Sounds simple, but there are many different methods of casting, all with unique characteristics.
Metal Casting Process Characteristics
Several features unite different variations of the metal casting process:
- The production process is high volume and low cost.
- Complex shapes may be cast, eliminating or minimizing the use of other manufacturing processes like machining, forging, and welding.
- It offers the ability to cast large-scale objects like pump housings or valves.
- Uniform material properties like machinability, bearing, and strengths are obtained on the cast object.
- Cutting weight reduction is obtained by allowing products to be cast as thin-wall casting.
Beyond these shared traits, the metal casting process features two main categories: expendable and reusable.
- Reusable molds can be reused after the castings are ejected.
- Expendable molds are consumed during the casting process.
Most molds consist of a minimum of two pieces forming a cavity where the liquid metal is poured to produce the metal castings.
Different Methods Of Casting Commonly Used In Manufacturing
Sand casting is reusable; in most cases, it uses permanent patterns to produce molds. Liquid metal is poured through orifices or into the mold to form the casting, and the casting has to cool down before being ejected.
The advantages of this method are that it can produce complex shapes, has a low cost, and is suitable for materials with poor elasticity. The disadvantages of this method are that surface finishes are usually rough and have an imprecise tolerance.
Shell Mold Gravity Casting
This method is expandable and uses chemically bonded sands that utilize polymeric or chemical glues to hold the sand grains together.
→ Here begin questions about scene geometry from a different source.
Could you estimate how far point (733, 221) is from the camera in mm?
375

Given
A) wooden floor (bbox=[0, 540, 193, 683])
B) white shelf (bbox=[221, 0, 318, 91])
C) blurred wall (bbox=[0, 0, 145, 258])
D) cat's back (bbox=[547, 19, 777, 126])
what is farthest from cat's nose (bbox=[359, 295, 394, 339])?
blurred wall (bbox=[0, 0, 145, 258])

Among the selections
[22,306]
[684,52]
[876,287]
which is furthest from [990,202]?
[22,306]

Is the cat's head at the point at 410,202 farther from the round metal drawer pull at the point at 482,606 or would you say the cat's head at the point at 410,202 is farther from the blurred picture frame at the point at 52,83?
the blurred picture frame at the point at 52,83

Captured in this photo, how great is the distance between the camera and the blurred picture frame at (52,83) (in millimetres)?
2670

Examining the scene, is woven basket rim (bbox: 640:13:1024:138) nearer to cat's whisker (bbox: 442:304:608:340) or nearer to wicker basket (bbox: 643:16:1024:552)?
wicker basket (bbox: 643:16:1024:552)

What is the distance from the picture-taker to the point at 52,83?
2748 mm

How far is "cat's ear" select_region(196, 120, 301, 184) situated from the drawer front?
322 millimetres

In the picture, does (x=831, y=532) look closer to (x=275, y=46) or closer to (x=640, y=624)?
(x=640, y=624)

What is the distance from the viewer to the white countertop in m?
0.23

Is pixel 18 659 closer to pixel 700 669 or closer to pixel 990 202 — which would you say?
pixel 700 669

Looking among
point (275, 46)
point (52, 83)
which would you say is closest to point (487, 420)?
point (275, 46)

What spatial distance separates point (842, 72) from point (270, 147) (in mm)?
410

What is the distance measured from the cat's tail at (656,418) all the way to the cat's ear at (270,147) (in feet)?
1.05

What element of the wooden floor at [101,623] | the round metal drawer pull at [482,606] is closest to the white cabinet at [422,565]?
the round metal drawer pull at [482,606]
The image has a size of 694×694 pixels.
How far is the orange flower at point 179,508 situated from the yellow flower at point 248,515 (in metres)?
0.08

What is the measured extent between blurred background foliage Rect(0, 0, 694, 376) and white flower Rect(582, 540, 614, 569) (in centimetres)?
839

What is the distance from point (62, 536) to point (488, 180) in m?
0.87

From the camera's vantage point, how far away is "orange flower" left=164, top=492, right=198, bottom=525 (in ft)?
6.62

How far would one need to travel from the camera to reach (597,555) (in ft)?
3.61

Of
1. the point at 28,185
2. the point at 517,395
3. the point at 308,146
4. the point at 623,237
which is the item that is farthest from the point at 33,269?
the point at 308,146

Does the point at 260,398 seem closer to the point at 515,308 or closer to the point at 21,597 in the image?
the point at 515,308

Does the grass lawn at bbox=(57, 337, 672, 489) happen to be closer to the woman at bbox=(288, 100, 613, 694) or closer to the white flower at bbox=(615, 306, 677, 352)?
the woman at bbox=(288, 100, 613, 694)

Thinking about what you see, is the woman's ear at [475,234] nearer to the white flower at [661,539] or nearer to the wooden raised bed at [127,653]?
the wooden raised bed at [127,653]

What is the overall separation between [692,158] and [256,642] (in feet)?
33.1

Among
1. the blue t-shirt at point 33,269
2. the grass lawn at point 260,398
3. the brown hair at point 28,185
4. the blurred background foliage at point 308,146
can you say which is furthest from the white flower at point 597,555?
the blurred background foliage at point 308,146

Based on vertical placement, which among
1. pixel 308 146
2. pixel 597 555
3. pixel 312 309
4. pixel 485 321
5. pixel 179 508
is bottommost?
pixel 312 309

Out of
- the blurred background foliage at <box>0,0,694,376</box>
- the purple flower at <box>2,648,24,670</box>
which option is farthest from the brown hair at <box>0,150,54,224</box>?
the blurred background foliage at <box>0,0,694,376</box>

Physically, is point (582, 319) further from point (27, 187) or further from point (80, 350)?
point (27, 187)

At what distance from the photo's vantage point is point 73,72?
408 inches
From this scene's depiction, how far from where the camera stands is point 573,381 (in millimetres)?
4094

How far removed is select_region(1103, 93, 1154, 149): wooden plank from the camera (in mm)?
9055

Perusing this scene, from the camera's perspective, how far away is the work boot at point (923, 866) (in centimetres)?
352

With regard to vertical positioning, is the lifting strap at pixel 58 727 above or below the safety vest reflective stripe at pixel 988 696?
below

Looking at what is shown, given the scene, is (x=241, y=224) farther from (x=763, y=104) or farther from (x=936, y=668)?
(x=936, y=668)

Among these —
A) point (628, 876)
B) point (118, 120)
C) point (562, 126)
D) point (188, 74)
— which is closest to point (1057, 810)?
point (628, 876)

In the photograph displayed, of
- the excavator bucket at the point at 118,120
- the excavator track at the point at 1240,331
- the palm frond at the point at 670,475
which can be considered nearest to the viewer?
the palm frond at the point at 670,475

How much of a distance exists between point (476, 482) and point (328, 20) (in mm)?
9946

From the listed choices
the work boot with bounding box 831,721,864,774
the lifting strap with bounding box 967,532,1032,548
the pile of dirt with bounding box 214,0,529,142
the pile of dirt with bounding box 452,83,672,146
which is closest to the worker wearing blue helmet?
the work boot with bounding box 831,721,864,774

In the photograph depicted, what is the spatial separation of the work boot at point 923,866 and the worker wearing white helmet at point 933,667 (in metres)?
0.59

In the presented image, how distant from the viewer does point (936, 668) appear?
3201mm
It uses a permanent pattern in most cases to create the molds.
A heated pattern is placed over a sandbox with chemically bonded sands at the bottom in the shell mold process. The box is turned, so the bonded sand lays on the heated pattern forming the molds. The shell mold is then cured in a heated oven, allowing the properties to become uniform. Finally, the shell mold is removed, obtaining the final molds for casting.
The main advantages of this process are the casting surface finish quality, the ability to produce thin wall thickness, and complex castings. The main disadvantages of this process are the high production costs and casting prices, high pattern cost, and size and weight limitations of casting.
Low- & High-Pressure Die Casting
The low-pressure die casting method fills a mold and lets the casting solidify under pressure, and the metal is forced into the die from below low-pressure die casting.
The high-pressure die casting forces liquid or semisolid metal into a mold under high pressure and lets the casting solidify under pressure. Both methods are reusable.
The principal advantages of these processes are that the parts are relatively cheap, labor cost is reduced through the automatization process, and the final product has a high accuracy dimensioning. The main disadvantages of these processes are that the high melting-point metals are not suitable, long lead time, air trapped in the mold chamber affects the final product, and changes to parts and designs are usually time-consuming.
The investment casting process commonly uses a wax replica or any polymer pattern to which a thick ceramic coating or refractory material is applied. The wax or refractory material is removed, the ceramic fired, and the molten metal poured into the cavity created by the pattern.
The main advantages of this process are that complex parts can be created using a single piece of investment casting, a smooth surface finish is achieved, dimensional precision is achieved, and wax material is reused. The main disadvantages of this process are the high cost due to specialized equipment, multi-step processes, and parts that are difficult to cast if they require small and deep holes.
The tilt casting process involves a connection between the casting crucible, the mold, and the coordinated tilting of both the crucible and the mold itself.
The main advantages of this process are automation, standardization, waste minimization, and scalability. Some disadvantages are the possibility of damaging moving parts and the difficulty of working with them in constraint spaces.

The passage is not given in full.